[ESTRATTO DEL DOCUMENTO]:
"""

Gli unici problemi li creano i telefonini: evidentemente ce ne sono
troppi per i ripetitori di questa zona, e allora è quasi blackout totale.
Ognuno prova a contattare qualcuno, e ognuno impreca nel proprio dialetto
di fronte al cellulare che resta muto. E ci sono proprio tutti, i
dialetti e gli accenti d’Italia. Da nord a sud sono arrivati a Perugia
con migliaia di pullman, che alla fine della manifestazione sarà
un’impresa recuperare nei tanti parcheggi organizzati tra Santa Maria
degli Angeli e Bastia. Ed è buio, quando i gruppi cominciano a
sciogliersi, gli striscioni vengono riavvolti e molti se ne vanno in giro
senza scarpe perché venticinque chilometri non sono uno scherzo anche se
percorsi in nome della pace nel mondo. Era buio anche quando sono
cominciati ad arrivare i primi gruppi più o meno organizzati. Tanti
zainetti e tantissimo entusiasmo.

"""

[CONSEGNA A]: Trascrivi dall'elenco le righe che vanno da quella contenente "Which is nearest to the" fino alla fine dell'elenco, estremi inclusi.

[Elenco di ragionamento basato su scene]
"""

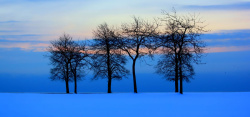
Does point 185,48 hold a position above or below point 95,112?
above

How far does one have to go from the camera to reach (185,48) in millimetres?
29062

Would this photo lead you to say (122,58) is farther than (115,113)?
Yes

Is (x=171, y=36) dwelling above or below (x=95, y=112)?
above

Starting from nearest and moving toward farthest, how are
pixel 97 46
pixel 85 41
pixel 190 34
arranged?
pixel 190 34 → pixel 97 46 → pixel 85 41

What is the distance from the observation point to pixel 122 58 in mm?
35750

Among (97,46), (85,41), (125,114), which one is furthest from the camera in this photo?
(85,41)

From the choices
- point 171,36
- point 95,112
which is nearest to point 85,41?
point 171,36

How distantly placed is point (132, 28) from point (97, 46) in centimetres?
604

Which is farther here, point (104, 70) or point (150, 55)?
point (104, 70)

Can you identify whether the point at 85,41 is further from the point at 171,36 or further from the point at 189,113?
the point at 189,113

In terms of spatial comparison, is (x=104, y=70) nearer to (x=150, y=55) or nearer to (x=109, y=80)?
(x=109, y=80)

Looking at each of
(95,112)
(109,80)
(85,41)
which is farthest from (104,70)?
(95,112)

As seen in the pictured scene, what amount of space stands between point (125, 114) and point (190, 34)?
1624cm

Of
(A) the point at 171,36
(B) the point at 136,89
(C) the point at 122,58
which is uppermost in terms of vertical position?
(A) the point at 171,36
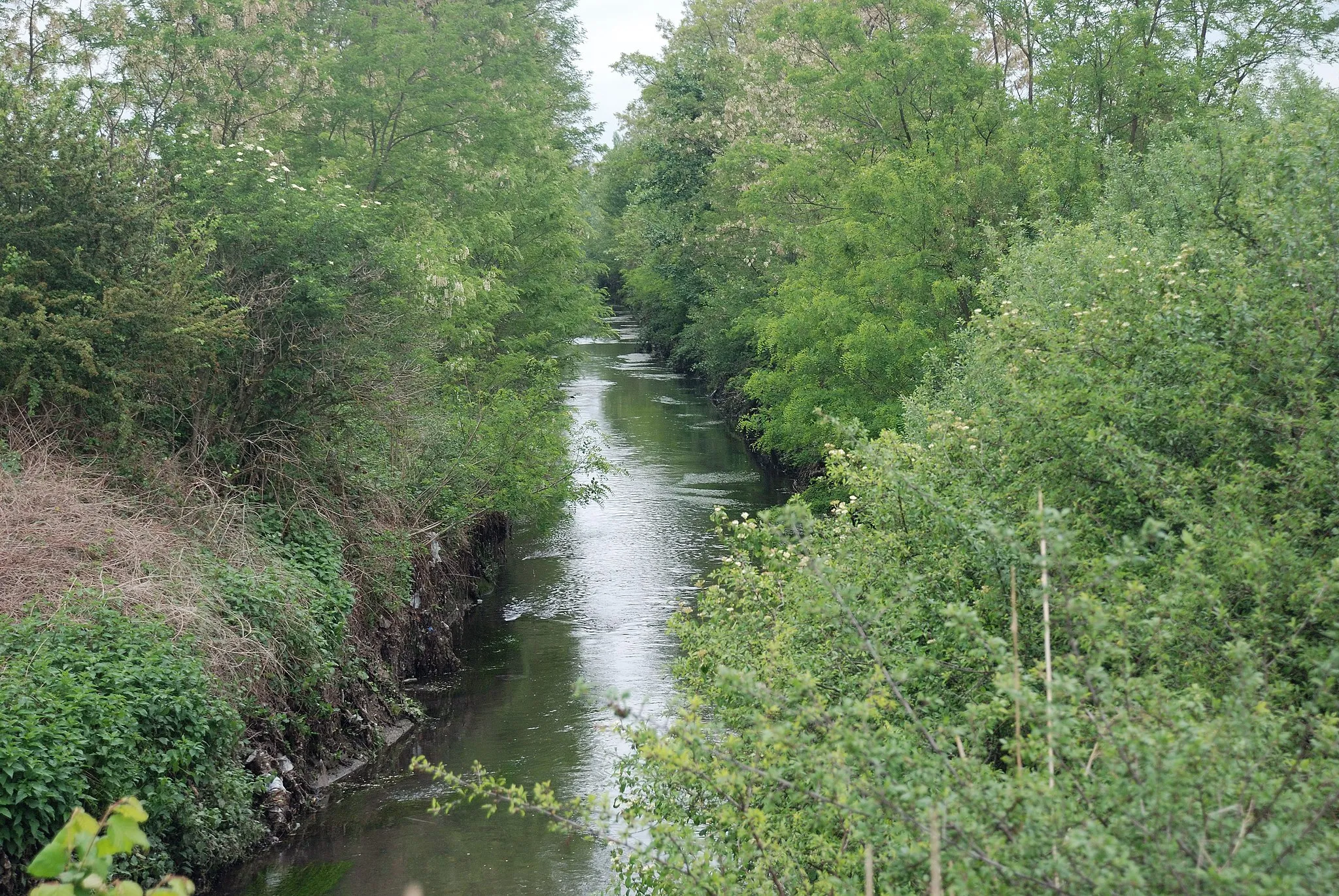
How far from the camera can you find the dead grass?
421 inches

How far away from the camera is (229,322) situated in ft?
44.1

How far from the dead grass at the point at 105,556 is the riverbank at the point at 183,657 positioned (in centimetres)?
2

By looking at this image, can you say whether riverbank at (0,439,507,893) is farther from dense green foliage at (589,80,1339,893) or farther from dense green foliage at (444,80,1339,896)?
dense green foliage at (589,80,1339,893)

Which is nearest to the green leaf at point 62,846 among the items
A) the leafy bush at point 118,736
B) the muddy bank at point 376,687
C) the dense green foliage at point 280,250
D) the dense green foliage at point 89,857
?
the dense green foliage at point 89,857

"""

[CONSEGNA B]: Ripeti parola per parola l'intero brano sulla marcia per la pace.

[SOLUZIONE A]:
Which is nearest to the green leaf at point 62,846 among the items
A) the leafy bush at point 118,736
B) the muddy bank at point 376,687
C) the dense green foliage at point 280,250
D) the dense green foliage at point 89,857
?
the dense green foliage at point 89,857

[SOLUZIONE B]:
Gli unici problemi li creano i telefonini: evidentemente ce ne sono
troppi per i ripetitori di questa zona, e allora è quasi blackout totale.
Ognuno prova a contattare qualcuno, e ognuno impreca nel proprio dialetto
di fronte al cellulare che resta muto. E ci sono proprio tutti, i
dialetti e gli accenti d’Italia. Da nord a sud sono arrivati a Perugia
con migliaia di pullman, che alla fine della manifestazione sarà
un’impresa recuperare nei tanti parcheggi organizzati tra Santa Maria
degli Angeli e Bastia. Ed è buio, quando i gruppi cominciano a
sciogliersi, gli striscioni vengono riavvolti e molti se ne vanno in giro
senza scarpe perché venticinque chilometri non sono uno scherzo anche se
percorsi in nome della pace nel mondo. Era buio anche quando sono
cominciati ad arrivare i primi gruppi più o meno organizzati. Tanti
zainetti e tantissimo entusiasmo.